Wer sich nicht an die Vorschriften hält, riskiert Milliardenbussen. Dass es die EU dabei ernst meint, hat sie mit der Eröffnung diverser Verfahren bereits bewiesen.
Hat der Bund absichtlich gebremst?
Nun will also auch die Eidgenossenschaft einen Schritt weiter gehen. Schweizer Händler und Konsumentenschützer warten darauf seit langem. Seit zwei Jahren fordern sie den Bundesrat beharrlich dazu auf, ausländische Anbieter endlich denselben gesetzlichen Vorschriften zu unterstellen wie hiesige Produzenten und Händler.
Im Parlament wurde die Zurückhaltung des Bundesrats von links bis rechts als Versuch interpretiert, Chinas Führung nicht unnötig zu verärgern: Die Schweiz strebt ein neues Freihandelsabkommen mit der Volksrepublik an.
Details zum Inhalt der geplanten Gesetzesänderungen und zum zeitlichen Fahrplan gibt das Seco nicht preis. Wann genau die Schweiz beginnen wird, effektiv gegen chinesische Billiganbieter im Netz vorzugehen, bleibt daher ungewiss.

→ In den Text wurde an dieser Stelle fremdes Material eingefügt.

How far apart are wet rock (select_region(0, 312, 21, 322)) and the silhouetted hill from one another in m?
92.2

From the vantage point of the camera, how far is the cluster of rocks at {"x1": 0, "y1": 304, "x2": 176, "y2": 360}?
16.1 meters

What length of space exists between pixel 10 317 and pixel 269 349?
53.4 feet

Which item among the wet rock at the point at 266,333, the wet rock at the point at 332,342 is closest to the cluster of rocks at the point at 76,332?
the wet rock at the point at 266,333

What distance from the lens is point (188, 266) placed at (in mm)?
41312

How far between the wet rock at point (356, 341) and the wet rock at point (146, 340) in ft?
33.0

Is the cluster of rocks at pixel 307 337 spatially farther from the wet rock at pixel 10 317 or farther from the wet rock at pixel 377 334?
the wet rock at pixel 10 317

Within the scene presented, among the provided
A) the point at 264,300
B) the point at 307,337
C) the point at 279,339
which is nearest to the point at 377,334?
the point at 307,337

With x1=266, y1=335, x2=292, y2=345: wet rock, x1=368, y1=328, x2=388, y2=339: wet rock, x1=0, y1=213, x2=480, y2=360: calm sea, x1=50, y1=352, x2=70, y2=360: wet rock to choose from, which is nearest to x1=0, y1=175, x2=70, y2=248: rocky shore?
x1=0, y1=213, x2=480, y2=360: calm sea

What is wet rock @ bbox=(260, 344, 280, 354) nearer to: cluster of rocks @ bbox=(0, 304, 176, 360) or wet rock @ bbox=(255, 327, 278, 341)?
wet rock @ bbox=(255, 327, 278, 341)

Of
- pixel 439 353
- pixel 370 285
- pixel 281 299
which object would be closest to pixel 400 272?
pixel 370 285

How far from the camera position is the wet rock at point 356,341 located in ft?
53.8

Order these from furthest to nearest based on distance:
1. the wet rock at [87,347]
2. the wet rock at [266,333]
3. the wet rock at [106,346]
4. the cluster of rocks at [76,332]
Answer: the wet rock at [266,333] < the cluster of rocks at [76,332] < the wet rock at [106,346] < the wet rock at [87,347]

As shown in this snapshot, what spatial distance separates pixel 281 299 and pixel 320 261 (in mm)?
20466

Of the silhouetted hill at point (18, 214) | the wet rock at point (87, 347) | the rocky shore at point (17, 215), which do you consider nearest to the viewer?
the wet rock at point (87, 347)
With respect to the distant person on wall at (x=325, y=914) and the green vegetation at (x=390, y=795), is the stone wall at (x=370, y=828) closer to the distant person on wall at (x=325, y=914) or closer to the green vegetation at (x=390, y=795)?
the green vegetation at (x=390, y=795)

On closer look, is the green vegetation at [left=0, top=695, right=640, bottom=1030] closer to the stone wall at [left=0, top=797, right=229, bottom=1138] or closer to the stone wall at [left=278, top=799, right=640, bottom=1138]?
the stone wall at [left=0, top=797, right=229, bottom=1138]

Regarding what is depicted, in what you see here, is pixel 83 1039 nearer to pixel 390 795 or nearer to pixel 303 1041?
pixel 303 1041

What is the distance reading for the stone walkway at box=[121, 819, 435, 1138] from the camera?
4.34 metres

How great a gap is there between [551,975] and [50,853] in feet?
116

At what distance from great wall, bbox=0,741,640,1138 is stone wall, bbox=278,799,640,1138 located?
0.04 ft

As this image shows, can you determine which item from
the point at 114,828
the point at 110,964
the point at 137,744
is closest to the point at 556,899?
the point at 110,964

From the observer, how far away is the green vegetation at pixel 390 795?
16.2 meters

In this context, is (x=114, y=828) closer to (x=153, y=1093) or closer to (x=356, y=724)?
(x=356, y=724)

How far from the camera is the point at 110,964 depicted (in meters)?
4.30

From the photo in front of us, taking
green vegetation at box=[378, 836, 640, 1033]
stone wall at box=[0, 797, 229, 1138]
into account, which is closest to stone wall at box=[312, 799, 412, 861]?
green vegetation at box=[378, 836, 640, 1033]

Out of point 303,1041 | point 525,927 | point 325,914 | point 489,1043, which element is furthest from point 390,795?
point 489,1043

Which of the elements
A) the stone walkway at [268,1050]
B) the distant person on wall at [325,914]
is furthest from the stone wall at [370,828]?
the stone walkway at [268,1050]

Bis dahin zahlen die Konsumentinnen und Konsumenten die Zeche – nicht nur durch mögliche Gefahren der Billigware: Wie Blick berichtete, werden in der Schweiz jährlich bis zu 2000 Verfahren eröffnet, weil Kunden in die Temu-Falle tappen und über die App Produkte bestellen, die in der Schweiz verboten sind – beispielsweise Spielzeugpistolen, die echten Waffen ähneln.
Kürzlich musste ein Aargauer eine Busse von 6500 Franken zahlen, weil er bei Temu zwei pinkfarbene Wasserpistolen geordert hatte. Der Mann hatte sich unwissend der «fahrlässigen widerrechtlichen Einfuhr von Waffen» schuldig gemacht.